Walaupun sudah ada berbagai macam buku mengenai kejadian dan
karakter dari upaya kudeta 1 Oktober 1965 di Indonesia telah dipublikasikan,
tetapi banyak aspek penting dari peristiwa itu masih sangat kabur. Terlebih
selama 32 tahun, peristiwa 1 Oktober 1965 (lebih dikenal dengan ‘Gerakan 30
September’) oleh Orde Baru, telah disajikan kepada masyarakat secara berat
sebelah, dengan pemaparan fakta yang selektif dan dirangkaikan sedemikian rupa
untuk membenarkan dasar lahirnya Orde Baru. Dan oleh karena monopoli alat serta
penerangan praktis sepenuhnya dikuasai negara, satu generasi telah dibesarkan
dengan cara indoktrinasi ala P4, yang justru sekarang ini tampaknya ternyata counter
produktif. Tidak mengherankan, kalau sekarang ini banyak mahasiswa dan kaum
muda cenderung secara a-priori menolak setiap keterangan atau interpretasi
sejarah yang bukan buatan Orde Soeharto.
Revolusi Belum Selesai: Prolog
Gestapu
Menjelang
1965, ketegangan dan konflik mewarnai iklim sosial dan politik di Indonesia.
Setelah pengakuan kedaulatan oleh Belanda pada 1949, Indonesia menjalankan
pemerintahan liberal antara 1950-1959. Eksperimen ini dianggap gagal oleh
Soekarno, maupun oleh tentara. Ukurannya, tak satu pun partai mampu memerintah
cukup lama tanpa dijatuhkan partai lain. Salah satu penyebabnya, tidak ada
partai mayoritas di Parlemen. 4 partai besar: PNI (Partai Nasional Indonesia),
Masyumi (Majelis Syuro Muslimin Indonesia), NU (Nahdlatul Ulama), dan PKI
(Partai Komunis Indonesia) memiliki kursi yang hampir sama di Parlemen.
Dengan
persepsi itu, Soekarno, didukung oleh tentara, mengumumkan sistem pemerintahan
baru yang disebut Demokrasi Terpimpin pada 1959[i].
Berpusat pada Seokarno, sistem ini berlandaskan pada dua pilar kekuasaan
politik yaitu Angkatan Darat (AD) dan PKI. Dalam sistem ini, Soekarno harus
selalu menjaga keseimbangan kekuasaan kedua pilar tersebut[ii].
Sebagai kelompok professional, militer tidak memiliki kontrol secara langsung
terhadap PKI. Sebaliknya, PKI, melalui strategi yang dikenal dengan Kerja di
Kalangan Musuh (KKM), menyusup ke hampir semua sector politik yang strategis,
termasuk ABRI.
- a. Demokrasi Terpimpin
Di bawah
Demokrasi Terpimpin, Soekarno membawa Indonesia ke kiri[iii].

+++++

§ **Kerjakan tugas berikut**:
• a. Ringkas paragraf dalam kutipan sumber yang diawali "Menjelang 1965, ketegangan dan konflik" menjadi daftar berbutir, dengan tetap memuat fakta-fakta utamanya.
• b. Sebutkan keempat partai besar di Parlemen yang disebut dalam kutipan sumber beserta kepanjangannya.
• c. Tuliskan tanpa perubahan sedikit pun bagian kutipan sumber mulai dari "Setelah pengakuan kedaulatan" sampai dengan "kedua pilar tersebut[ii].".

§ **Informasi yang diberikan**:
+++++

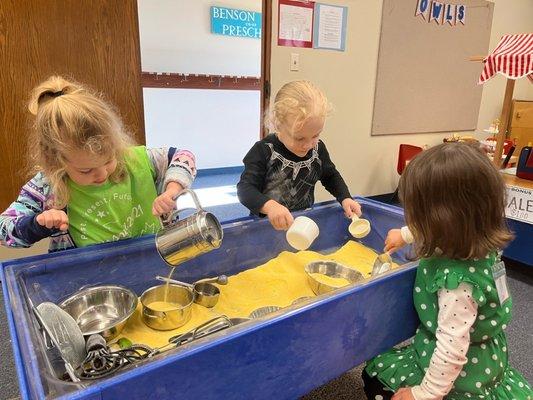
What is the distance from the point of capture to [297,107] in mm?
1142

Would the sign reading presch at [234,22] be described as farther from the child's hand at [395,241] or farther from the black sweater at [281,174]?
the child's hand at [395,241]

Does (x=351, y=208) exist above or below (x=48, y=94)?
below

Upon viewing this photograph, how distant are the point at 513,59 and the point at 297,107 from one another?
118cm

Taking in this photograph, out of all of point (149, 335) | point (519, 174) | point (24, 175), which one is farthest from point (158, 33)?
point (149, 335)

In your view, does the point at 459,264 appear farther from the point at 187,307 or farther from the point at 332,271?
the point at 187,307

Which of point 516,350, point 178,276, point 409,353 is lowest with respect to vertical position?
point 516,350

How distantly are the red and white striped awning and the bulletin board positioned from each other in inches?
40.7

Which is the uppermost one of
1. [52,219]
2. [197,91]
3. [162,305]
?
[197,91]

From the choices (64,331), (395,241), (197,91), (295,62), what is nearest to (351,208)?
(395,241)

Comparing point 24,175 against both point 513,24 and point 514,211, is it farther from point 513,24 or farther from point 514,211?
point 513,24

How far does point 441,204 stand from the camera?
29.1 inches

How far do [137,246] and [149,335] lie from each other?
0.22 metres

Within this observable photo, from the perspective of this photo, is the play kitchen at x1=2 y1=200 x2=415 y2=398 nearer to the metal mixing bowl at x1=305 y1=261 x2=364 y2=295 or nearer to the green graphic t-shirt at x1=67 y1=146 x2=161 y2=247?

+++++

§ **Jawaban tiap tugas**:
• a.
- Menjelang 1965, iklim sosial dan politik Indonesia diwarnai ketegangan dan konflik.
- Setelah Belanda mengakui kedaulatan Indonesia pada 1949, Indonesia menjalankan pemerintahan liberal pada 1950–1959.
- Soekarno dan tentara menganggap eksperimen itu gagal karena tidak ada partai yang mampu memerintah cukup lama tanpa dijatuhkan partai lain.
- Salah satu penyebabnya adalah tidak adanya partai mayoritas di Parlemen. Empat partai besar, yaitu PNI, Masyumi, NU, dan PKI, memiliki jumlah kursi yang hampir sama.

• b.
1. PNI (Partai Nasional Indonesia)
2. Masyumi (Majelis Syuro Muslimin Indonesia)
3. NU (Nahdlatul Ulama)
4. PKI (Partai Komunis Indonesia)

• c.
Setelah pengakuan kedaulatan oleh Belanda pada 1949, Indonesia menjalankan
pemerintahan liberal antara 1950-1959. Eksperimen ini dianggap gagal oleh
Soekarno, maupun oleh tentara. Ukurannya, tak satu pun partai mampu memerintah
cukup lama tanpa dijatuhkan partai lain. Salah satu penyebabnya, tidak ada
partai mayoritas di Parlemen. 4 partai besar: PNI (Partai Nasional Indonesia),
Masyumi (Majelis Syuro Muslimin Indonesia), NU (Nahdlatul Ulama), dan PKI
(Partai Komunis Indonesia) memiliki kursi yang hampir sama di Parlemen.
Dengan
persepsi itu, Soekarno, didukung oleh tentara, mengumumkan sistem pemerintahan
baru yang disebut Demokrasi Terpimpin pada 1959[i].
Berpusat pada Seokarno, sistem ini berlandaskan pada dua pilar kekuasaan
politik yaitu Angkatan Darat (AD) dan PKI. Dalam sistem ini, Soekarno harus
selalu menjaga keseimbangan kekuasaan kedua pilar tersebut[ii].